**Extract provided:**

In the Vedas, there is continuous reference to Vak, or speech, and the critical role played by language is determining who we are. For example, in Hindi, we have pronouns that reveal station in society (aap, tum, tu). Also in French (vous, tu). But not in English. Language, i.e. Saraswati, plays a key role in figuring identity. How do others address us? How do we address others?
Animals seek food (Lakshmi) and power (Durga) to get that food, or to ensure one does not become food. Without food and power, no one can survive. In social sciences, the study of Lakshmi becomes economics and study of Durga becomes politics. The study of Saraswati becomes philosophy.
At one time, study of philosophy included science. Now it does not. Today, science is focusing on the material and the measurable (saguna), while philosophy restricts itself to the non-measurable (nirguna). We study science not to understand ourselves; it has nothing to do with meaning or self-understanding. It has become about technology (tantra) that enables us to control the world.
This desire to control the world and nourish ourselves with wealth and power, stems from fear. Saraswati is also the knowledge — the philosophy — that enables us to outgrow that fear. This knowledge of outgrowing fear by understanding the true nature of the world, and so the true nature of our self is called Veda. Veda reveals that fear creates ego (aham) and outgrowing fear enables the mind to expand (brahmana), and discover our true nature (atma), which is tranquil (ananda) and full of love.
This wisdom-evoking Saraswati is what Brahma does not grasp even though he ‘creates’ the world. Instead, Brahma gets obsessed with controlling the world in fear. That is why in the Puranas, Shiva beheads Brahma. For the rest of us, she plucks her ik-tara (one-stringed lute) until we discover her.

**Input material:**
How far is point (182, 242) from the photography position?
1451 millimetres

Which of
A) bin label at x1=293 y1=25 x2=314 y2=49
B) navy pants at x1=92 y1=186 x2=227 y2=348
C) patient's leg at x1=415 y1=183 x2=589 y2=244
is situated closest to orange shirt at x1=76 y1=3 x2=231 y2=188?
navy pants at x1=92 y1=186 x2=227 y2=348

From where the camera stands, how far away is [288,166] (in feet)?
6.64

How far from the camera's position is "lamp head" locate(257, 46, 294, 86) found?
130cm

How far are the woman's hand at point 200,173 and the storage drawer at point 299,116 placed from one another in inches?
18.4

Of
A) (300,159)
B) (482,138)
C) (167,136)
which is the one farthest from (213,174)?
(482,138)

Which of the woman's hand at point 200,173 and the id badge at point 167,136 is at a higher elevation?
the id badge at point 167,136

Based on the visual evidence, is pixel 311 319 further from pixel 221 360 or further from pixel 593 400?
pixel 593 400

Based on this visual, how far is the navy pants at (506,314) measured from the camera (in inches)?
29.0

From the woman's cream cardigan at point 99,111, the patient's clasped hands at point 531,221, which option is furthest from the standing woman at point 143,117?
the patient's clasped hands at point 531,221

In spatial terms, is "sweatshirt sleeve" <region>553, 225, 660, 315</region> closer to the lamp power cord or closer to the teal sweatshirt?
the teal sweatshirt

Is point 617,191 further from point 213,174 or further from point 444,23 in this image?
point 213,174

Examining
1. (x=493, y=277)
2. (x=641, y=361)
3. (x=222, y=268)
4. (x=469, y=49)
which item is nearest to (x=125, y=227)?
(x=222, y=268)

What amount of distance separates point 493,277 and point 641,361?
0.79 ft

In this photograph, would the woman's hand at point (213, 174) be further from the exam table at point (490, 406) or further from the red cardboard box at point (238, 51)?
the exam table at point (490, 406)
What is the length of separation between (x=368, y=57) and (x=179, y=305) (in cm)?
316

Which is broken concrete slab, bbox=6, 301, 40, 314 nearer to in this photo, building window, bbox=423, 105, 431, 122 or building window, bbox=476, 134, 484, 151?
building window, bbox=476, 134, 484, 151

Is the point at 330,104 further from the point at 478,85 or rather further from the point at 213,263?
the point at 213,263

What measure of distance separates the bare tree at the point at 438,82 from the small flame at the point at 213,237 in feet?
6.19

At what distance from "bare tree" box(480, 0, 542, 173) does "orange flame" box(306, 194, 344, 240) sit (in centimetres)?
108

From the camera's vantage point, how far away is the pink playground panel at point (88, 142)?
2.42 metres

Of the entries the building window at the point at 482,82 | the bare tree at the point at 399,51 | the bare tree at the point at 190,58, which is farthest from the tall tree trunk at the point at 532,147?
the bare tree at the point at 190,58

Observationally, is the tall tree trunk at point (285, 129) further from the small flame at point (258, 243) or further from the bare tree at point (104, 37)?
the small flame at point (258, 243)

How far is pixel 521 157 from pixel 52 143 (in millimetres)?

**What to do:**
1: Decide whether each statement agrees with the passage on Saraswati. For each, answer yes or no and quote the words of the passage that settle it.
(a) English has pronouns that reveal a person's station in society.
(b) In the social sciences, the study of Durga becomes politics.
(c) Philosophy today restricts itself to the measurable.
2: Filter the rows, keeping every line that contains the string "navy".
The text and the rows have no connection to each other.

**Worked solutions:**
1:
(a) No: "But not in English."
(b) Yes: "study of Durga becomes politics"
(c) No: "philosophy restricts itself to the non-measurable (nirguna)"

2:
B) navy pants at x1=92 y1=186 x2=227 y2=348
navy pants at x1=92 y1=186 x2=227 y2=348
Based on this visual, how far is the navy pants at (506,314) measured from the camera (in inches)?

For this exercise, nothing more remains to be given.